However, my reconstruction of the Stone–Wicclair argument does not
rely on a claim that anything in particular exists for the sake of anything
else. Rather, it rests on a general claim about the material realities of the
earth, namely that they exist for the sake of the common use of human
persons. It is in light of this “universal destination” of the world’s goods that
the justice of schemes of property must be assessed. And it is in that light
that the regularity of fetal-maternal dependence makes a morally relevant
difference. The appeal is neither to a bare fact of nature nor to a fact about
natural function but to a regularity that should be considered by practical
reason in assessing the reasonableness of this or that scheme of entitlement
to the world’s goods. From that standpoint, a claim to exclusive entitlement
that ignored not just a natural regularity but also a natural regularity that
bears both upon a centrally important feature of an individual’s existence—
namely, his or her ability to maintain his or her life—and a centrally important feature of any human community’s existence—namely, that community’s
ability to reproduce itself into the next generation—would be profoundly
unreasonable as a way of thinking about property rights.

▸ Stated problem
Reproduce the passage on property rights and the universal destination of the world's goods word for word, in full.

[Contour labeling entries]
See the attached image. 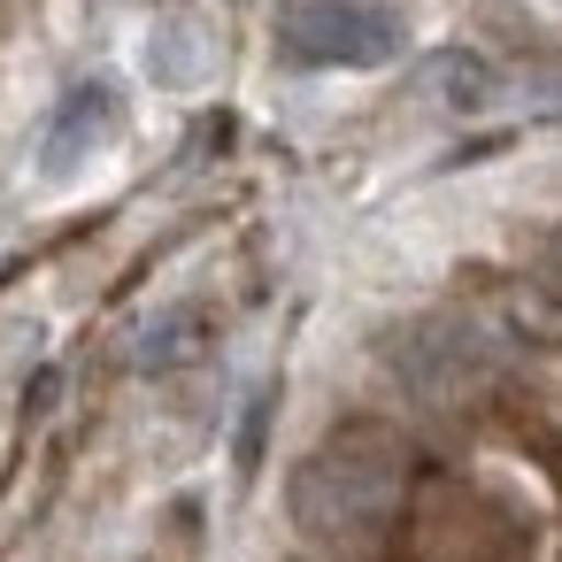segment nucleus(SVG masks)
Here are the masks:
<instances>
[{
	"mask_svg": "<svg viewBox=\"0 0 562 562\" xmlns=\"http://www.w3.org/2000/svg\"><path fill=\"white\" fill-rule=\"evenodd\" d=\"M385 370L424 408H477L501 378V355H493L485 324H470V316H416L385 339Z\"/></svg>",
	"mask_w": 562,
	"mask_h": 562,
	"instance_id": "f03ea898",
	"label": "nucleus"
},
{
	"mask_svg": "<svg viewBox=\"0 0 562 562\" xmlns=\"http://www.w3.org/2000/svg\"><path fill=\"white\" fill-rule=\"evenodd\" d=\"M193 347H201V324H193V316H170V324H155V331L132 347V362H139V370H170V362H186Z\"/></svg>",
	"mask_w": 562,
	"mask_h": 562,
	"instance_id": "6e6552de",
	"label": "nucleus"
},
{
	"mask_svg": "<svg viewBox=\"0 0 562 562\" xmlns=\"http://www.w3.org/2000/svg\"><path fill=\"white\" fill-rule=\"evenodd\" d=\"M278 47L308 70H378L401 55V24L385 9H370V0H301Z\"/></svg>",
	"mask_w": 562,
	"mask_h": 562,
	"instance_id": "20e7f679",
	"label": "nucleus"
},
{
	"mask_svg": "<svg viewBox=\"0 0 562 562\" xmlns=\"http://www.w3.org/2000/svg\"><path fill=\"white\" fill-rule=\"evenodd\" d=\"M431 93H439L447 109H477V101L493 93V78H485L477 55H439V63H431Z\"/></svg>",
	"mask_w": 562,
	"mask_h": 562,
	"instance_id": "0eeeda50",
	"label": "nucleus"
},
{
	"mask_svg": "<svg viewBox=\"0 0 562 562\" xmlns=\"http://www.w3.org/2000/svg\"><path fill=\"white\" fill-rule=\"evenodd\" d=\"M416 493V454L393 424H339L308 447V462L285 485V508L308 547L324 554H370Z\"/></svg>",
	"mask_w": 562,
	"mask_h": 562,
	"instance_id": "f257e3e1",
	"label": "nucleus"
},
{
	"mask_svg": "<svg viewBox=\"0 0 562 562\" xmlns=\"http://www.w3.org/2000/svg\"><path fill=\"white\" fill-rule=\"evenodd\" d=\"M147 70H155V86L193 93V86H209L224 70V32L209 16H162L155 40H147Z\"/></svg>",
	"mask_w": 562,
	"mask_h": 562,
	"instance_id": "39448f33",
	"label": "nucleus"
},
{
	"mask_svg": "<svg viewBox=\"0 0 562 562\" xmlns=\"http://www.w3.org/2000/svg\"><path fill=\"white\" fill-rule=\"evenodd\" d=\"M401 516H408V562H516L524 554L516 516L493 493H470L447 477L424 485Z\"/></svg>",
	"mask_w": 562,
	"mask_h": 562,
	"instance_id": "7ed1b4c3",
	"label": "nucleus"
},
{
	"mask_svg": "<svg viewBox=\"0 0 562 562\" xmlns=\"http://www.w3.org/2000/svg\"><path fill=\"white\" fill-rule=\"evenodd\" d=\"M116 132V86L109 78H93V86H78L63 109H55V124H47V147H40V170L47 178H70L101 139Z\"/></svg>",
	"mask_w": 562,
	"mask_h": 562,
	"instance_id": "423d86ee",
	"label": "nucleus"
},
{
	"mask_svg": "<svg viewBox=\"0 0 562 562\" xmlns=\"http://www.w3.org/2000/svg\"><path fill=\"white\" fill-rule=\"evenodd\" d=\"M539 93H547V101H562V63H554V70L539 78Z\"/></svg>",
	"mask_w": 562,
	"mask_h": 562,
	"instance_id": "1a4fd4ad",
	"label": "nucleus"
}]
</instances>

▸ Solution
However, my reconstruction of the Stone–Wicclair argument does not
rely on a claim that anything in particular exists for the sake of anything
else. Rather, it rests on a general claim about the material realities of the
earth, namely that they exist for the sake of the common use of human
persons. It is in light of this “universal destination” of the world’s goods that
the justice of schemes of property must be assessed. And it is in that light
that the regularity of fetal-maternal dependence makes a morally relevant
difference. The appeal is neither to a bare fact of nature nor to a fact about
natural function but to a regularity that should be considered by practical
reason in assessing the reasonableness of this or that scheme of entitlement
to the world’s goods. From that standpoint, a claim to exclusive entitlement
that ignored not just a natural regularity but also a natural regularity that
bears both upon a centrally important feature of an individual’s existence—
namely, his or her ability to maintain his or her life—and a centrally important feature of any human community’s existence—namely, that community’s
ability to reproduce itself into the next generation—would be profoundly
unreasonable as a way of thinking about property rights.